Berlioz – c’est fantastique!
Verdi Overture – The Force of Destiny
Holst St Paul’s Suite
Wagner Overture – The Mastersingers
Berlioz Symphonie Fantastique
Which of the two powers, Love or Music, can elevate man to the sublimest heights? It is a great problem, and yet it seems to me that this is the answer: “Love can give no idea of music; music can give an idea of love.” Why separate them? They are the two wings of the soul. (Hector Berlioz – Memoires, January 1, 1865.)
Symphonie Fantastique, An Episode in the life of an artist, is an example of program music and unusually for a symphony comes in five movements, of which perhaps the most famous is the fourth, March to the Scaffold. The symphony tells the story of Berlioz’s love for an actress, Harriet Smithson, who he saw play the role of Ophelia. It took six years for the couple to become man and wife but the marriage failed, unlike the symphony. Its five movements are titled Reveries – Passions, A ball, Scene in the fields, March to the Scaffold and Dream of a Witches’ Sabbath.

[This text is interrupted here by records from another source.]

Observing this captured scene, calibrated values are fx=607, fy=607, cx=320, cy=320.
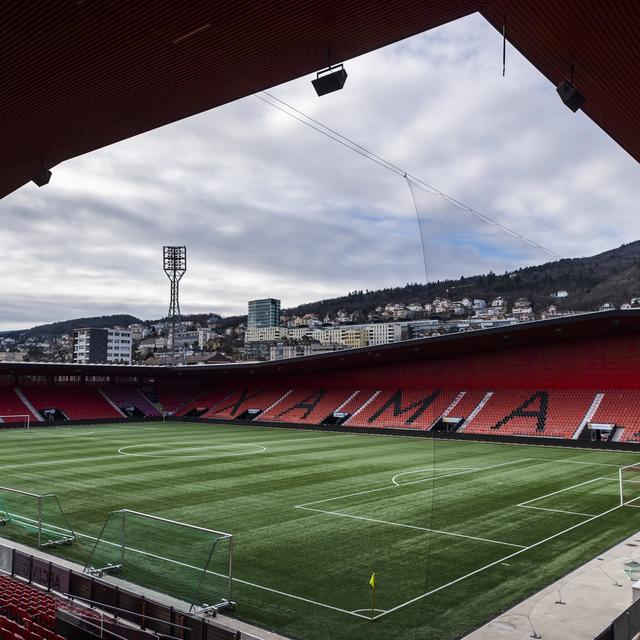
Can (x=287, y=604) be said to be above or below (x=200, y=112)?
below

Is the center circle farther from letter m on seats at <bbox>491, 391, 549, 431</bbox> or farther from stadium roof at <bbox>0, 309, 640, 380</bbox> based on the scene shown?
letter m on seats at <bbox>491, 391, 549, 431</bbox>

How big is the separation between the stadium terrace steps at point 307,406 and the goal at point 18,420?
19.7m

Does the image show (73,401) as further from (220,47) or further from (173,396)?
(220,47)

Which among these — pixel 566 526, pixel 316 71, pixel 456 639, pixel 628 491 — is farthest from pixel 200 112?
pixel 628 491

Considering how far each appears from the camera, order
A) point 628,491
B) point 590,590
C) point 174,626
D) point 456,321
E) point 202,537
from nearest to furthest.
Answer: point 456,321, point 174,626, point 202,537, point 590,590, point 628,491

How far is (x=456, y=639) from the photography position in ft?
31.0

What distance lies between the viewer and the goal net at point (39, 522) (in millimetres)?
15117

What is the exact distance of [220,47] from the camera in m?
7.59

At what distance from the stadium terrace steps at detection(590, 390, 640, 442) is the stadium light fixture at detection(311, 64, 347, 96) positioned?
110 feet

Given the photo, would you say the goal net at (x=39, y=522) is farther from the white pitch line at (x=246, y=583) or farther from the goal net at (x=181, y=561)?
the goal net at (x=181, y=561)

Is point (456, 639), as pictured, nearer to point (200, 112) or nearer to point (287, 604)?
point (287, 604)

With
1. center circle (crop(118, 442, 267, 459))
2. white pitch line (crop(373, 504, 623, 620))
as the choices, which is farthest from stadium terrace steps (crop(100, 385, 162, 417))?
white pitch line (crop(373, 504, 623, 620))

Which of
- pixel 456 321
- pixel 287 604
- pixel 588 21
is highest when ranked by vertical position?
pixel 588 21

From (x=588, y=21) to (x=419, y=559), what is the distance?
11.0 meters
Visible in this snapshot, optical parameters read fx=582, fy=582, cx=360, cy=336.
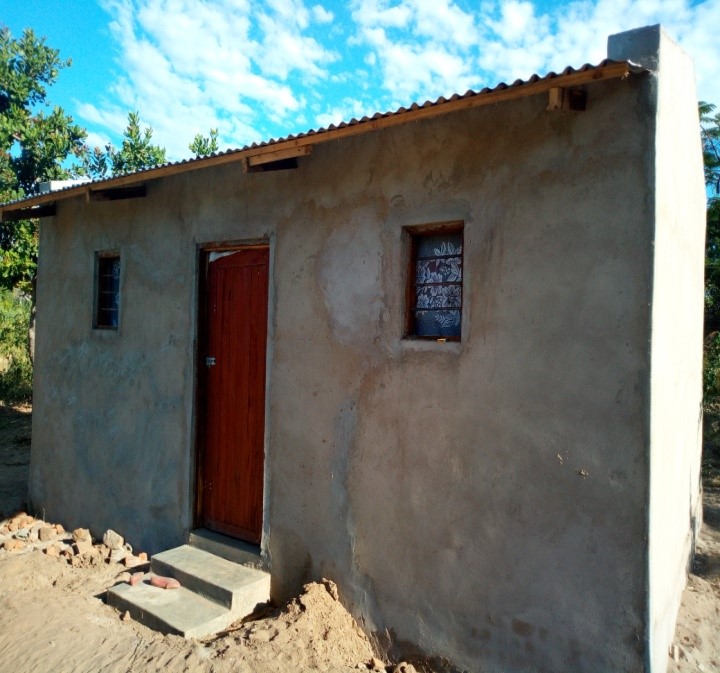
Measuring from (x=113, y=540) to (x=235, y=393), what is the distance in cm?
241

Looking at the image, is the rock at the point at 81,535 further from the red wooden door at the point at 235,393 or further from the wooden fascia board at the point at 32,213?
the wooden fascia board at the point at 32,213

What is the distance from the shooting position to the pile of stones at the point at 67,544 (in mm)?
6207

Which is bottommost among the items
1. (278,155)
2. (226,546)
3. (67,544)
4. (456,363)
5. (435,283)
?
(67,544)

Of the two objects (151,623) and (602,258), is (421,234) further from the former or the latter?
(151,623)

There is a similar theme of love leading to tragic outcomes in Verdi’s opera, The Force of Destiny, but a far more positive ending, involving the triumph of both love and music, can be found in Wagner’s opera. On this occasion, music that appears to break all the rules triumphs in the competition when championed by a respected and influential musician. Holst’s St Paul’s Suite, composed for the orchestra of St Paul’s Girls School, Hammersmith, where the composer taught for many years, features one of the best-known songs of love, Greensleeves.